Goldin, who is 64, kept working throughout, even preparing a major show at the Museum of Modern Art. But she said that the drug sealed her off from the rest of the world, leaving her dulled and depressed. “It’s not a party drug. It’s not a social drug.” Addiction, she said, is “a heavy foot on your head.”

The overdose helped push her to finally confront her fear of withdrawal. She entered McLean Hospital’s Fernside treatment program in rural Massachusetts, where, over two months, Goldin became clean.

She began researching OxyContin and learned that Purdue’s parent company had pleaded guilty in 2007 to a federal felony charge of misbranding the drug. Since then, a new federal investigation has begun and lawsuits have accused Purdue of deceptive marketing.

Asked about those assertions in November, shortly after they were made, a company spokesman said, “We vigorously deny these allegations and look forward to the opportunity to present our defense.”

The deaths related to opioids, some 200,000 from 1999-2016, remind Goldin of HIV.

“In the ‘80s I lost a whole community and to my mind there’s a generation missing,” she said. “So are we going to watch now while another generation is being wiped out?”

Goldin’s new group, Prescription Addiction Intervention Now, or PAIN — urged museums to reject future donations from the Sackler family. Its focus so far has been a petition on change.org demanding that “the Sackler family and Purdue Pharma” fund rehabilitation centers, relapse prevention and holistic approaches; advertise the dangers of opioids; and re-educate doctors to stop overprescribing.

Josephson, the Purdue spokesman, said that for more than 15 years the company has supported much of what Goldin advocates. He said it funded state prescription drug monitoring programs and distributed federal guidelines for prescribing opioids. It recently announced educational initiatives aimed at teenagers, warning of opioid dangers, he added. Goldin’s group meets once a week in her Brooklyn apartment and includes about a dozen members — former abusers, people close to addicts and others sympathetic to the cause.
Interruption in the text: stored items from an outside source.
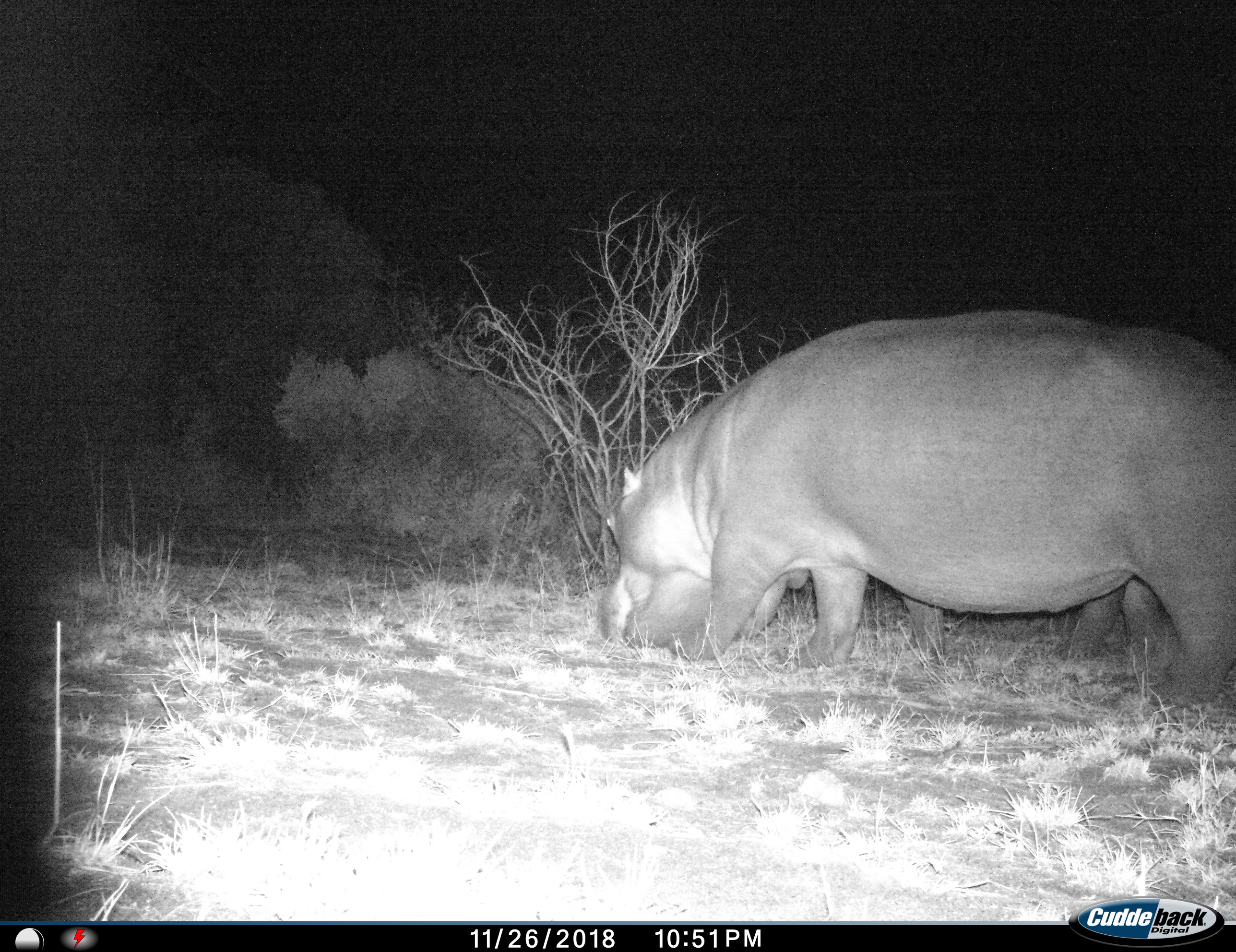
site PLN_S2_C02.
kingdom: Animalia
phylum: Chordata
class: Mammalia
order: Artiodactyla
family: Hippopotamidae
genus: Hippopotamus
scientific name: Hippopotamus amphibius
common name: hippopotamus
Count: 1.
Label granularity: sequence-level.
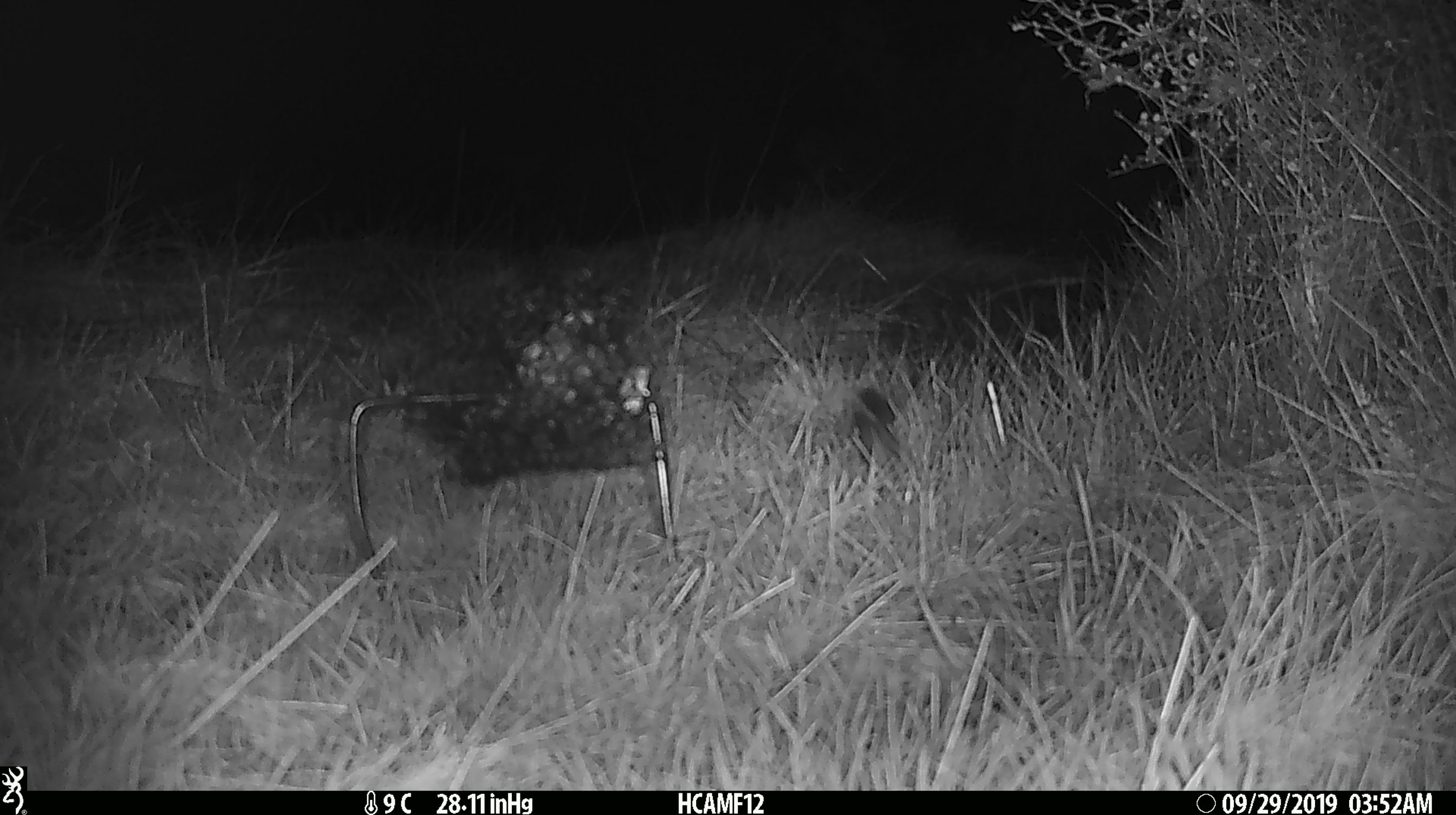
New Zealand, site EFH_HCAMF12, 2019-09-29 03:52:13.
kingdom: Animalia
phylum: Chordata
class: Mammalia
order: Rodentia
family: Muridae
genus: Mus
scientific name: Mus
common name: mouse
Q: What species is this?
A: Mouse (Mus).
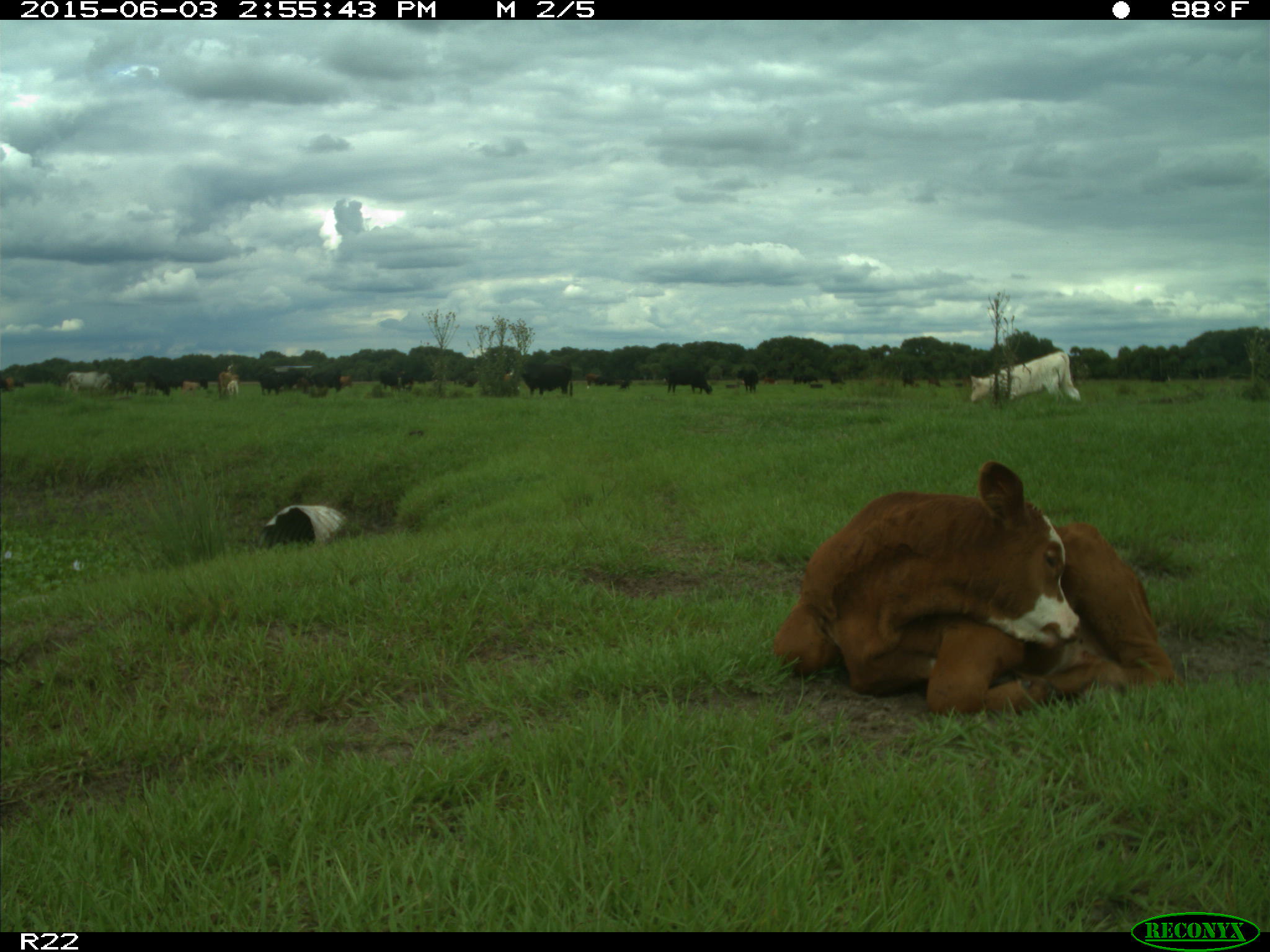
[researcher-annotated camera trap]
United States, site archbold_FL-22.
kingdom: Animalia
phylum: Chordata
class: Mammalia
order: Artiodactyla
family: Bovidae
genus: Bos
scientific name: Bos taurus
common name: domestic cow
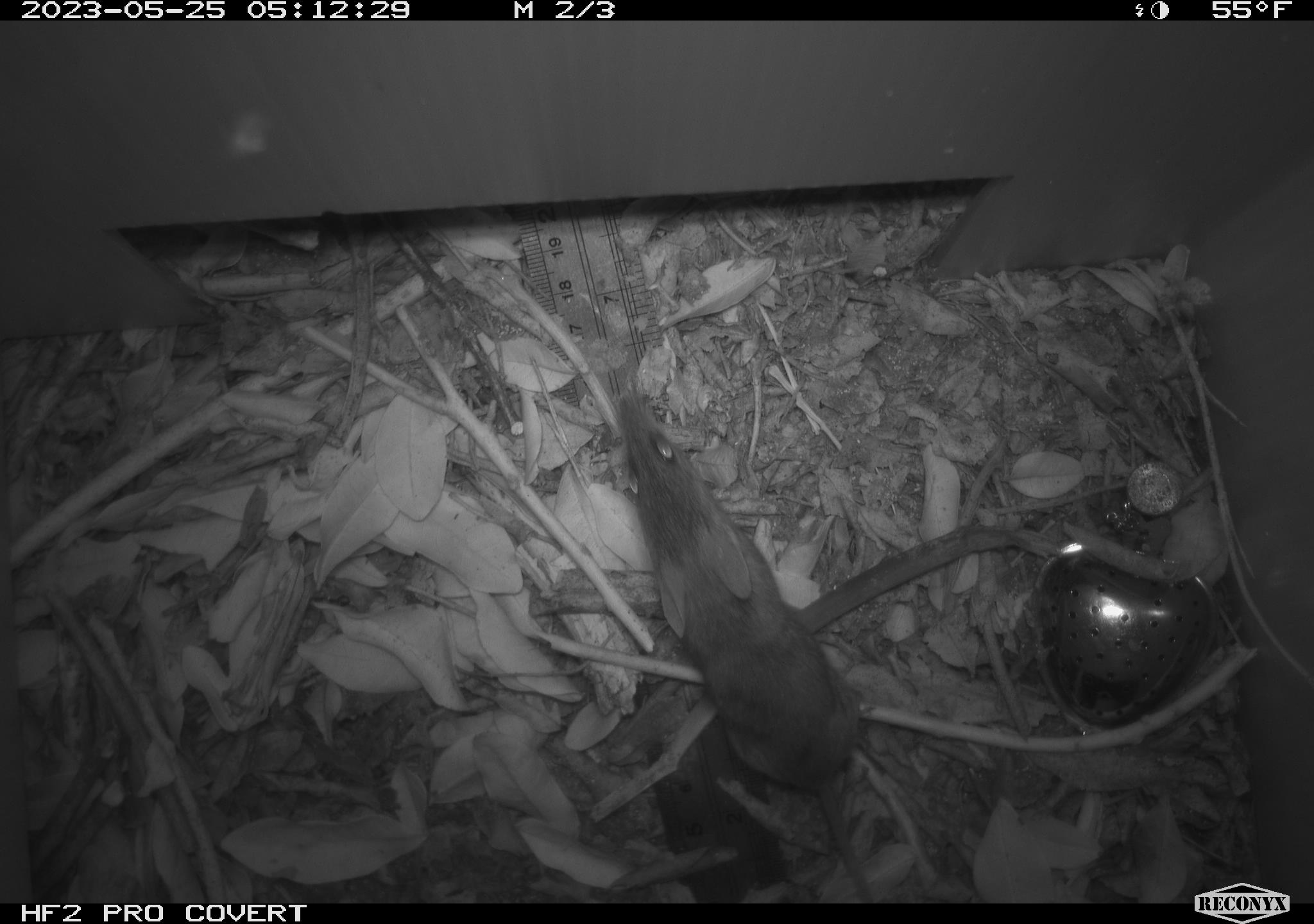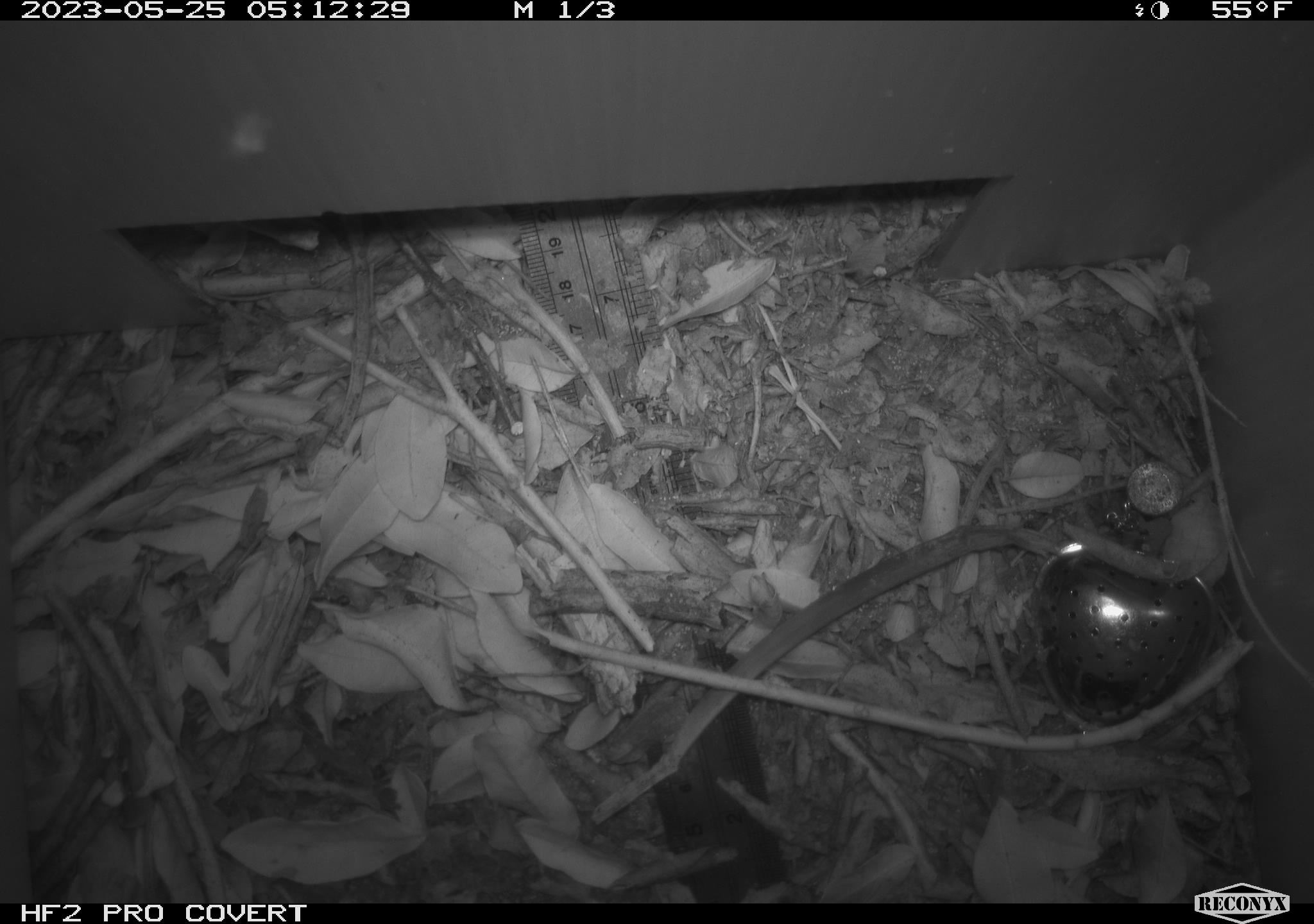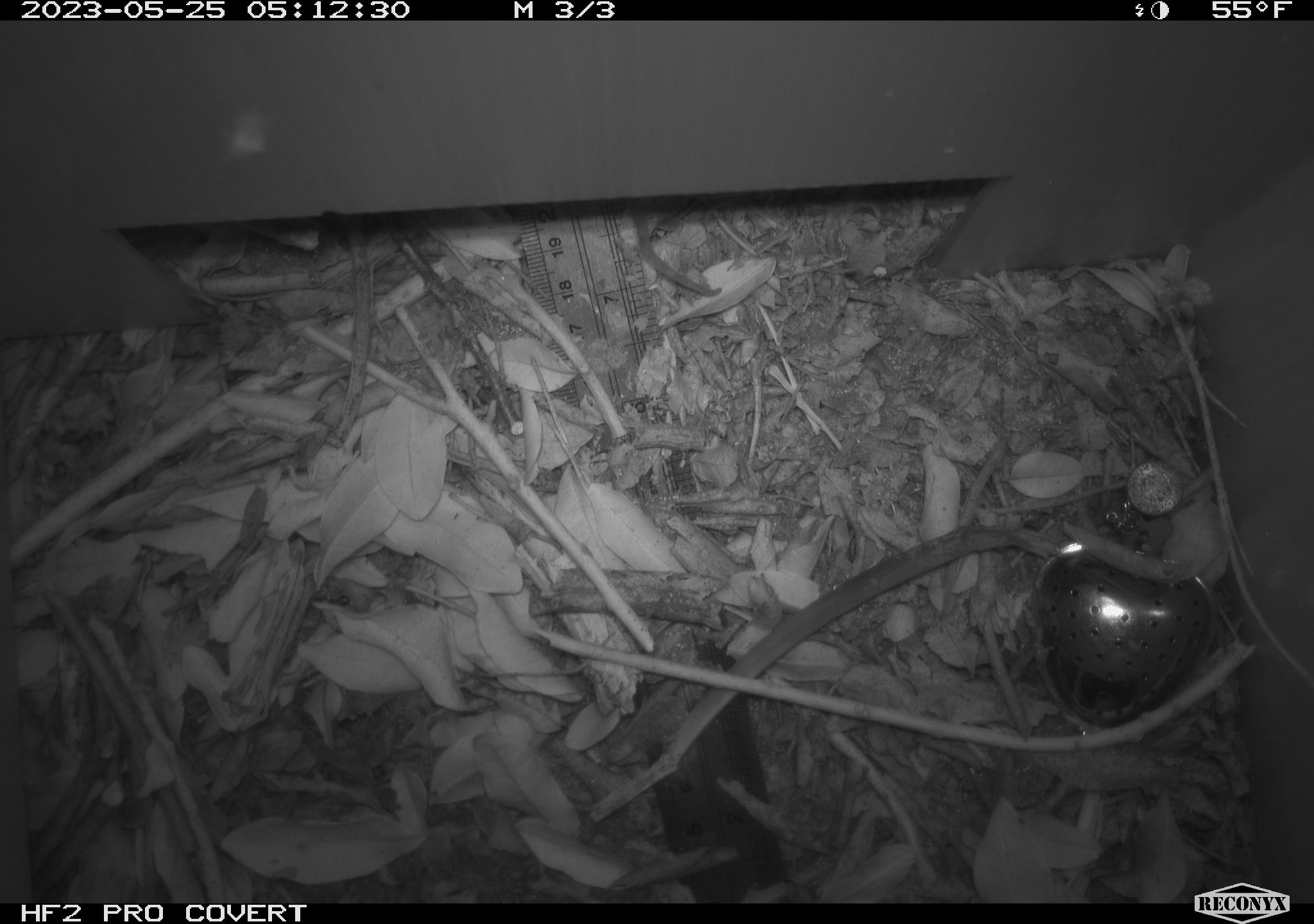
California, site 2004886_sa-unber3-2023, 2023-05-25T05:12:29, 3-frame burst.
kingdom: Animalia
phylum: Chordata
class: Mammalia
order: Rodentia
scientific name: Rodentia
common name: mouse species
The group has discussed making a documentary on OxyContin and also direct protests but is not ready to make its plans public, Goldin said.

She explained that detox treatments are often unaffordable and added that she hoped the petition could serve as a form of moral suasion, especially if friends of the Sacklers endorse its demands.

“I want people who go to cocktail parties with them to sign,” she said.

On Saturday, Goldin and three friends headed to the Upper West Side to give out leaflets promoting the petition during a women’s march. Some in the crowd declined to take the flyers. But a man near Lincoln Center accepted one, saying his sister-in-law had died in West Virginia as a result of opioids.

During a lunch break inside a cafe, a woman at a nearby table told Goldin that her son had been addicted to opioids. The two exchanged personal stories and hugged. Goldin and her friends began batting around ideas for future pamphleteering.